Thick cloud cover briefly fell away to reveal this first image of icebergs breaking away from the Sulzberger Ice Shelf due to sea swell from the Tohoku Tsunami, which had originated 8,000 miles away about 18 hours earlier. The icebergs can be seen behind a thin layer of clouds just off the ice shelf near the center of the image. Source: MODIS Rapid Response/NASA |
A
NASA scientist and her colleagues were able to observe for the first
time the power of an earthquake and tsunami to break off large icebergs a
hemisphere away.
Kelly
Brunt, a cryosphere specialist at Goddard Space Flight Center,
Greenbelt, Md., and colleagues were able to link the calving of icebergs
from the Sulzberger Ice Shelf in Antarctica following the Tohoku
Tsunami, which originated with an earthquake off the coast of Japan in
March 2011. The finding, detailed in a paper published online today in
the Journal of Glaciology, marks the first direct observation of such a
connection between tsunamis and icebergs.
The
birth of an iceberg can come about in any number of ways. Often,
scientists will see the towering, frozen monoliths break into the polar
seas and work backwards to figure out the cause.
So
when the Tohoku Tsunami was triggered in the Pacific Ocean on March 11
this spring, Brunt and colleagues immediately looked south. All the way
south. Using multiple satellite images, Brunt, Emile Okal at
Northwestern University and Douglas MacAyeal at University of Chicago
were able to observe new icebergs floating off to sea shortly after the
sea swell of the tsunami reached Antarctica.
To
put the dynamics of this event in perspective: An earthquake off the
coast of Japan caused massive waves to explode out from its epicenter.
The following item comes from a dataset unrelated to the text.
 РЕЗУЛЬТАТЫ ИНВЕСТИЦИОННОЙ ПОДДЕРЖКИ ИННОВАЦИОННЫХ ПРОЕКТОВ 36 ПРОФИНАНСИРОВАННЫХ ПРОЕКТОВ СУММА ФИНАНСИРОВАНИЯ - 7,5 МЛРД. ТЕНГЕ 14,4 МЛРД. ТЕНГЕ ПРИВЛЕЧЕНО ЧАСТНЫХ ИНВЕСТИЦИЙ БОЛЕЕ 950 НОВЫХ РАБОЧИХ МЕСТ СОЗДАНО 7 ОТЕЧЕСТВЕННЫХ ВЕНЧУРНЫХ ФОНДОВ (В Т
Swells of water swarmed toward an ice shelf in Antarctica, 8,000 miles
(13,600 km) away, and about 18 hours after the earthquake occurred,
those waves broke off several chunks of ice that together equaled about
two times the surface area of Manhattan. According to historical
records, this particular piece of ice hadn’t budged in at least 46 years
before the tsunami came along.
And
as all that was happening, scientists were able to watch the Antarctic
ice shelves in as close to real-time as satellite imagery allows, and
catch a glimpse of a new iceberg floating off into the Ross Sea.